### Items listed in a dataset
--

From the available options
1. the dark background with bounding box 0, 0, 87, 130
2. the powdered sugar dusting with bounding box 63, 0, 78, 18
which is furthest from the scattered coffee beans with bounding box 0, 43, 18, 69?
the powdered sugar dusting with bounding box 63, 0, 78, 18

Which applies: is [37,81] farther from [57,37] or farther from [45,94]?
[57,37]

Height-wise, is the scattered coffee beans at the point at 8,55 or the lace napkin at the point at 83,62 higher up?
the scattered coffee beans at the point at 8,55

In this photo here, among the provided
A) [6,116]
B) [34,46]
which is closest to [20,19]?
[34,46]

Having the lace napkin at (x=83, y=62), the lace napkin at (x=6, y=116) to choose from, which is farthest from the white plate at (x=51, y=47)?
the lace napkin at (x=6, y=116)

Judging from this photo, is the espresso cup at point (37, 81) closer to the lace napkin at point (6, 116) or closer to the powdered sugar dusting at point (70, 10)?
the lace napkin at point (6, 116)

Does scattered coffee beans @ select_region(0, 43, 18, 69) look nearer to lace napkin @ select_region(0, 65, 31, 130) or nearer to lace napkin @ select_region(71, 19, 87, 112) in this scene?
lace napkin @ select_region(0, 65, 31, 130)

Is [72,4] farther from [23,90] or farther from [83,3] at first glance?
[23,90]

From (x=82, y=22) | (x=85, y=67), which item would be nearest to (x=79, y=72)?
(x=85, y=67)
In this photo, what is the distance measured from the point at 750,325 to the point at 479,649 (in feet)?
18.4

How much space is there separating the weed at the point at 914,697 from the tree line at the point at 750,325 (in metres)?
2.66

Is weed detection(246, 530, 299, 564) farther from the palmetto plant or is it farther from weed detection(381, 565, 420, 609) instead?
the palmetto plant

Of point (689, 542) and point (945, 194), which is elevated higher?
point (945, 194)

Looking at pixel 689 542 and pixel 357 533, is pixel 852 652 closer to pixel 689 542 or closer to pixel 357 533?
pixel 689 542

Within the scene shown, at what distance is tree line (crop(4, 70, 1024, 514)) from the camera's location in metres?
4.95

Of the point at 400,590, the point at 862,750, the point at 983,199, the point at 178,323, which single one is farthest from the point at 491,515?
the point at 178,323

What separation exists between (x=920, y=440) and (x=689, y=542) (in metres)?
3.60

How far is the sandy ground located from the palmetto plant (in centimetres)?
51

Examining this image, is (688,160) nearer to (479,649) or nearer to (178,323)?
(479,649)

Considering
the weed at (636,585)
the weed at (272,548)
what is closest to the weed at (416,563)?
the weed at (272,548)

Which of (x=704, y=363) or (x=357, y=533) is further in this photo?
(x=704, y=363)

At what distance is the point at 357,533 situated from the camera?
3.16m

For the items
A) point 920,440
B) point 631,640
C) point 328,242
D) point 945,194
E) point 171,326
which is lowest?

--

### WRITTEN EXERCISE
Please copy the lines above, swapping "tree line" for "forest edge" everywhere it occurs and leaving the rest untouched.

### RESULT FOR THIS EXERCISE
From the available options
1. the dark background with bounding box 0, 0, 87, 130
2. the powdered sugar dusting with bounding box 63, 0, 78, 18
which is furthest from the scattered coffee beans with bounding box 0, 43, 18, 69?
the powdered sugar dusting with bounding box 63, 0, 78, 18

Which applies: is [37,81] farther from [57,37] or farther from [45,94]?
[57,37]

Height-wise, is the scattered coffee beans at the point at 8,55 or the lace napkin at the point at 83,62 higher up?
the scattered coffee beans at the point at 8,55

In this photo here, among the provided
A) [6,116]
B) [34,46]
which is closest to [20,19]?
[34,46]

Having the lace napkin at (x=83, y=62), the lace napkin at (x=6, y=116) to choose from, which is farthest from the white plate at (x=51, y=47)?
the lace napkin at (x=6, y=116)

Judging from this photo, is the espresso cup at point (37, 81) closer to the lace napkin at point (6, 116) or closer to the powdered sugar dusting at point (70, 10)?
the lace napkin at point (6, 116)

Does scattered coffee beans @ select_region(0, 43, 18, 69) look nearer to lace napkin @ select_region(0, 65, 31, 130) or nearer to lace napkin @ select_region(71, 19, 87, 112) in this scene?
lace napkin @ select_region(0, 65, 31, 130)

Is [72,4] farther from [23,90] or farther from [83,3] at first glance?
[23,90]

From (x=82, y=22) | (x=85, y=67), which item would be nearest to (x=79, y=72)?
(x=85, y=67)
In this photo, what is the distance measured from the point at 750,325 to the point at 479,649 (in feet)?
18.4

How much space is there separating the weed at the point at 914,697 from the forest edge at the point at 750,325 (in metres)?
2.66

Is weed detection(246, 530, 299, 564) farther from the palmetto plant or is it farther from weed detection(381, 565, 420, 609) instead?
the palmetto plant

Of point (689, 542) and point (945, 194), which is elevated higher?
point (945, 194)

Looking at pixel 689 542 and pixel 357 533, is pixel 852 652 closer to pixel 689 542 or closer to pixel 357 533?
pixel 689 542

Within the scene shown, at what distance is forest edge (crop(4, 70, 1024, 514)) from the camera's location in metres?
4.95

Of the point at 400,590, the point at 862,750, the point at 983,199, the point at 178,323, which single one is farthest from the point at 491,515?
the point at 178,323

What separation exists between (x=920, y=440) and (x=689, y=542) (in metres)?
3.60

How far is the sandy ground located from the palmetto plant (in centimetres)?
51

Examining this image, is (688,160) nearer to (479,649) or nearer to (178,323)?
(479,649)

Considering
the weed at (636,585)
the weed at (272,548)
what is closest to the weed at (416,563)?
the weed at (272,548)

Which of (x=704, y=363) or (x=357, y=533) is further in this photo?
(x=704, y=363)

At what distance is the point at 357,533 situated from the camera?
3.16m

For the items
A) point 920,440
B) point 631,640
C) point 328,242
D) point 945,194
E) point 171,326
which is lowest?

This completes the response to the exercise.